Need to look at this, and ask PJ
RW: Columns 10 and 11 allow for specifying a gene name and a synonym. Often the gene symbol goes in column 11 as synonym, but column 11 can have cardinality >1, so you could put both symbol and classic gene name in that column.
- Do you still wish to have separate files for anatomy and growth terms?
I think that might be a good idea as well to make the huge file easier to deal with.
- Note, the instructions on the wiki for field 13. TAXON deal with Field 12 and should be altered.
I am not sure I understand to which page you are referring. The info shown here: http://wiki.plantontology.org:8080/index.php/Annotation_File_Format looks like it matches the GO page (http://www.geneontology.org/GO.format.gaf-2_0.shtml), as it should. Could you please send the link?
RW: I see what the problem was (wrong description for taxon column), and I have fixed it.
Question about column 16 – annotation extension, in the PO associations file:
- Could this be used for for a staging based on numbers of leaves, that corresponds to other stages in maize?
Example: “leaf tip expanding V7 B73” corresponds to maize growth stage: “2 tassel initiation/early whorl stage”.
- Should a term for tassel initiation be added here, for the association of “PO:0007063 LP.07 7 leaves visible”?
from PJ via email:
In the meantime, I think adding the info in column 16 would be a good idea. Unless we had it work in PO, you may want to check for consistency. I know it can change depending on the genotype and growth environment, but this is what we added when we created the growth and development section.
- ear initiation at maize V7 stage: [1]
- tassel initiation is probably part of V4-V6: [2]
RW: Use of column 16 is still fairly new in the ontology community. Based on the practice by GO, PO has defined column 16 for annotation extensions, that is, user-created or on-the-fly cross products. This means that column 16 must contain both a relation and an ontology term. (See PO_Annotation_Extensions_(column_16) for more details). Based on this usage, column 16 should not be used to link two growth stages that occur at the same time.
If two growth stages (e.g., one vegetative and one reproductive) always co-occur, the PO could create a relation to specify that.
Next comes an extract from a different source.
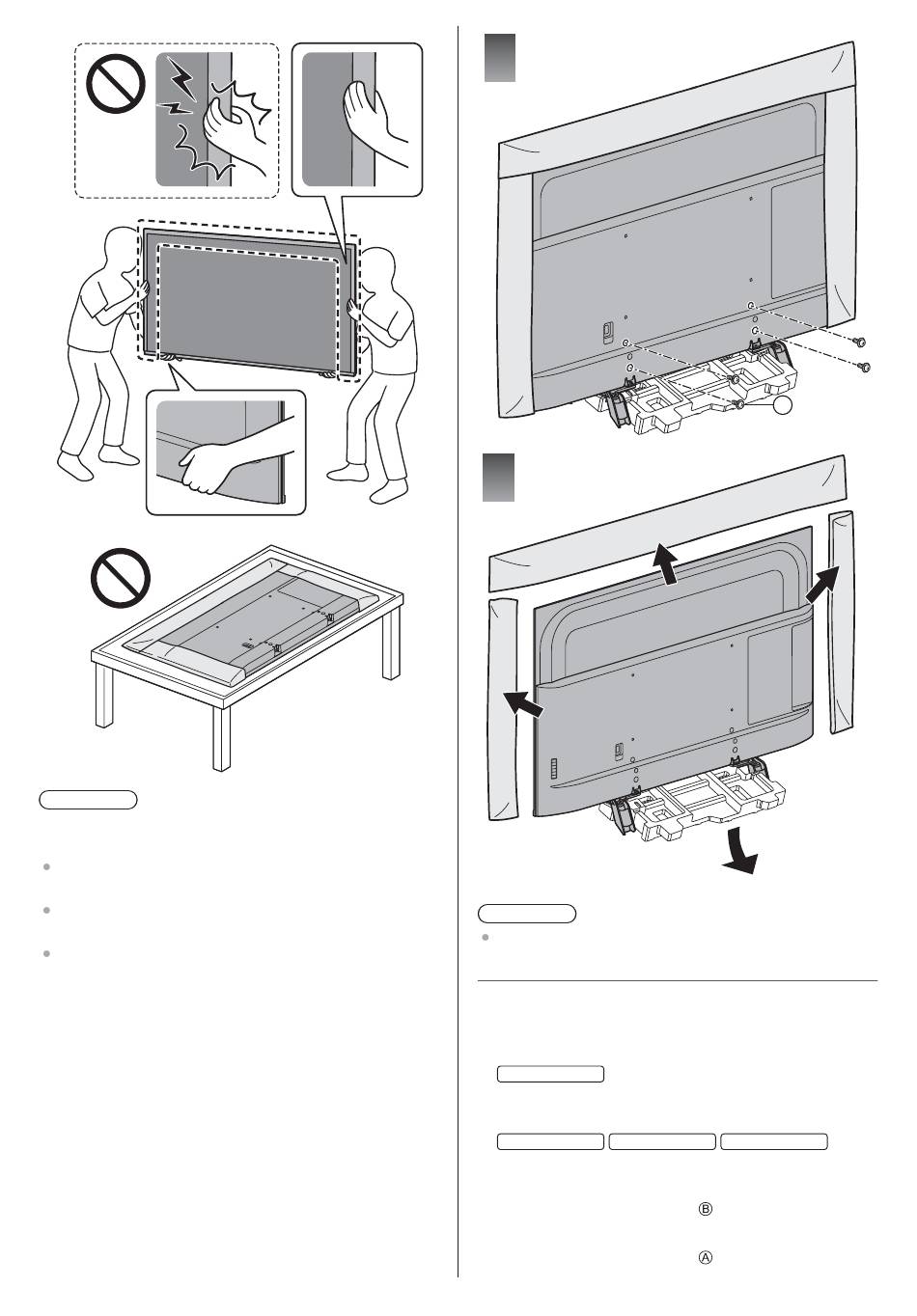 Ⓑ

Ⓐ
However, I suspect that such a relation would almost never occur across all species, and, as Pankaj pointed out, probably isn't even universal within one species, depending on genotype and environment.
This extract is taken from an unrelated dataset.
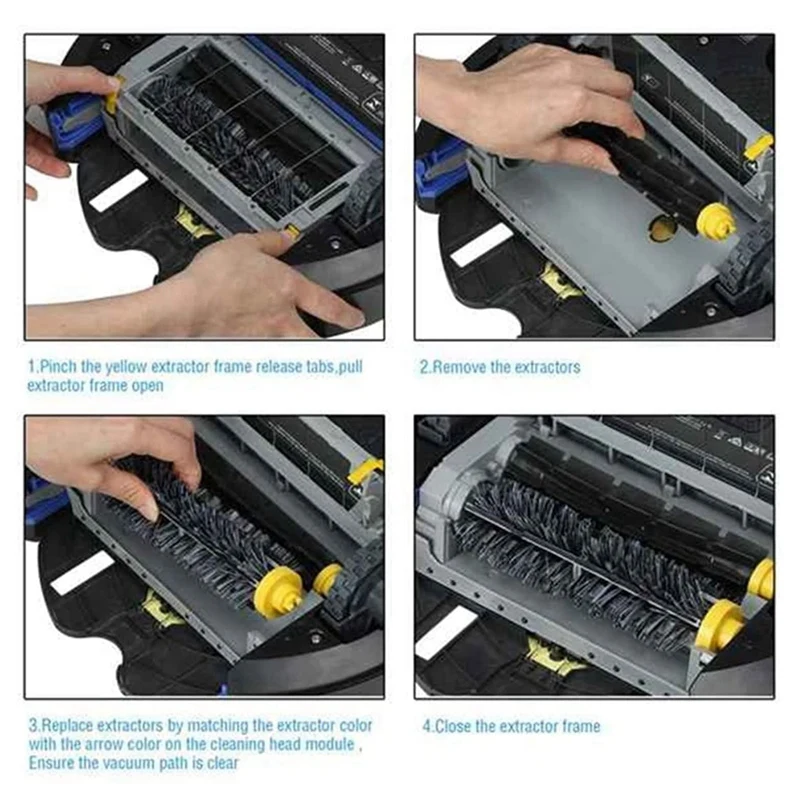 1.Pinch the yellow extractor frame release tabs,pull extractor frame open

2.Remove the extractors

3.Replace extractors by matching the extractor color with the arrow color on the cleaning head module , Ensure the vacuum path is clear

4.Close the extractor frame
It looks like the PO already has the synonyms for most of the reproductive stages that co-occur with the vegetative stages for maize (see links above). If not, we could add the synonyms you need. If there actually are two separate growth stages in the PO (or if there should be) and you want to link gene expression in a single tissue that corresponds to both of the stages, I suggest creating a separate line in the association file for each stage, as you have indicated in the mapping spread sheet.
Issues and concerns
- From the POC conference call 8-2-11:
-use of column 16 to designate the different stage descriptions in different sources
- Documentation of the statistical analysis and cut-off used for the microarray data- is this published yet?
Plan of action:
- Mary will work with JE to get SVN access set up, done
- PO will review the mappings between the maize samples (60) and the PO terms (~52). ''MS sent us the mappings as a spreadsheet and we discussed it on the POC conference call 8-2-11.
- Do we need to add or modify any existing PO terms? Are we going to proceed with getting rid of the Zea "sensu" terms?
- Mary will upload a small file first, (perhaps the annotations to the structure terms first?) and then upload the larger file.